**GOAL**.
Continue the special conditions on high incidence protection and minimum steady flight speed, starting after their final sentence.

**SOURCE TEXT**.
2. Capability and Reliability of the High Incidence Protection System

Those paragraphs of 14 CFR part 25 quoted in reference may be amended in accordance with these Special Conditions provided that acceptable capability and reliability of the high incidence protection system can be established by flight test, simulation, and analysis as appropriate. The capability and reliability required are as follows:

1—It shall not be possible during pilot induced maneuvers to encounter a stall and handling characteristics shall be acceptable, as required by section 5 of these Special Conditions.

2—The airplane shall be protected against stalling due to the effects of wind-shears and gusts at low speeds as required by section 6 of these Special Conditions.

3—The ability of the high incidence protection system to accommodate any reduction in stalling incidence must be verified in icing conditions.

4—The high incidence protection system must be provided in each abnormal configuration of the high lift devices that is likely to be used in flight following system failures.

5—The reliability of the system and the effects of failures must be acceptable in accordance with § 25.1309.

3. Minimum Steady Flight Speed and Reference Stall Speed

In lieu of § 25.103, Minimum steady flight speed and Reference stall speed, we propose the following requirements:

(a) The minimum steady flight speed, Vmin, is the final stabilized calibrated airspeed obtained when the airplane is decelerated until the longitudinal control is on its stop in such a way that the entry rate does not exceed 1 knot per second.

(b) The minimum steady flight speed, Vmin, must be determined in icing and non-icing conditions with:

(1) The high incidence protection system operating normally.

(2) Idle thrust and alpha-floor system inhibited;

(3) All combinations of flaps setting and, landing gear position for which Vmin is required to be determined;

(4) The weight used when VSR is being used as a factor to determine compliance with a required performance standard;

(5) The most unfavorable center of gravity allowable; and

(6) The airplane trimmed for straight flight at a speed achievable by the automatic trim system.

(c) The one-g minimum steady flight speed, Vmin 1g, is the minimum calibrated airspeed at which the airplane can develop a lift force (normal to the flight path) equal to its weight, while at an angle of attack not greater than that at which the minimum steady flight speed of sub-paragraph (a) was determined. It must be determined in icing and non icing conditions.

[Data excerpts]
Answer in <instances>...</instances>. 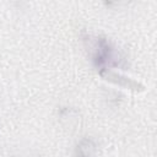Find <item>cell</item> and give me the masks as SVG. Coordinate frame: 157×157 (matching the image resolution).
I'll return each instance as SVG.
<instances>
[{"label": "cell", "instance_id": "cell-1", "mask_svg": "<svg viewBox=\"0 0 157 157\" xmlns=\"http://www.w3.org/2000/svg\"><path fill=\"white\" fill-rule=\"evenodd\" d=\"M83 40L88 43L91 60L98 74L104 70H112L110 67L126 69L129 66L124 53L107 37L87 36Z\"/></svg>", "mask_w": 157, "mask_h": 157}, {"label": "cell", "instance_id": "cell-2", "mask_svg": "<svg viewBox=\"0 0 157 157\" xmlns=\"http://www.w3.org/2000/svg\"><path fill=\"white\" fill-rule=\"evenodd\" d=\"M104 80L109 81V82H113L118 86H121V87H125V88H129V90H134V91H141L144 90V86L141 83H139L137 81H134L132 78L130 77H126V76H123L113 70H104L99 74Z\"/></svg>", "mask_w": 157, "mask_h": 157}, {"label": "cell", "instance_id": "cell-3", "mask_svg": "<svg viewBox=\"0 0 157 157\" xmlns=\"http://www.w3.org/2000/svg\"><path fill=\"white\" fill-rule=\"evenodd\" d=\"M97 153V144L92 137L81 139L72 153V157H96Z\"/></svg>", "mask_w": 157, "mask_h": 157}]
</instances>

**REPLY**.
(d) The reference stall speed, VSR, is a calibrated airspeed defined by the applicant. VSR may not be less than a 1-g stall speed. VSR must be determined in non icing conditions and expressed as:

(1) Engines idling, or, if that resultant thrust causes an appreciable decrease in stall speed, not more than zero thrust at the stall speed;

(2) The airplane in other respects (such as flaps and landing gear) in the condition existing in the test or performance standard in which VSR is being used;

(3) The weight used when VSR is being used as a factor to determine compliance with a required performance standard;

(4) The center of gravity position that results in the highest value of reference stall speed;

(5) The airplane trimmed for straight flight at a speed achievable by the automatic trim system, but not less than 1.13 VSR and not greater than 1.3 VSR;

(6) Alpha-floor system inhibited; and

(7) The High Incidence Protection System adjusted, at the option of the applicant, to allow higher incidence than is possible with the normal production system.

(8) Starting from the stabilized trim condition, apply the longitudinal control to decelerate the airplane so that the speed reduction does not exceed one knot per second.

4. Stall Warning

In lieu of § 25.207 we propose the following requirements:

4.1 Normal Operation

If the capabilities of the high incidence protection system are met, then the conditions of paragraph 2 are satisfied. These conditions are equivalent safety to the intent of § 25.207, Stall Warning, so the provision of an additional, unique warning device is not required.

4.2 High Incidence Protection System Failure

Following failures of the high incidence protection system, not shown to be extremely improbable, such that the capability of the system no longer satisfies items 1, 2 and 3 of paragraph 2, stall warning must be provided and must protect against encountering unacceptable characteristics and against encountering stall.

(a) Stall warning with the flaps and landing gear in any normal position must be clear and distinctive to the pilot and meet the requirements specified in paragraphs (d) and (e) below.

(b) Stall warning must also be provided in each abnormal configuration of the high lift devices that is likely to be used in flight following system failures.

(c) The warning may be furnished either through the inherent aerodynamic qualities of the airplane or by a device that will give clearly distinguishable indications under expected conditions of flight. However a visual stall warning device that requires the attention of the crew within the cockpit is not acceptable by itself. If a warning device is used, it must provide a warning in each of the airplane configurations prescribed in paragraph (a) above and for the conditions prescribed below in paragraphs (d) and (e) below.

(d) In non icing conditions stall warning must meet the following requirements: Stall warning must provide sufficient margin to prevent encountering unacceptable characteristics and encountering stall in the following conditions:

(1) In power off straight deceleration not exceeding one knot per second to a speed 5 knots or 5 per cent CAS, whichever is greater, below the warning onset.

(2) In turning flight stall deceleration at entry rates up to 3 knots per second when recovery is initiated not less than one second after the warning onset.

(e) In icing conditions stall warning must provide sufficient margin to prevent encountering unacceptable characteristics and encountering stall, in power off straight and turning flight decelerations not exceeding one knot per second, when the pilot starts a recovery maneuver not less than three seconds after the onset of stall warning.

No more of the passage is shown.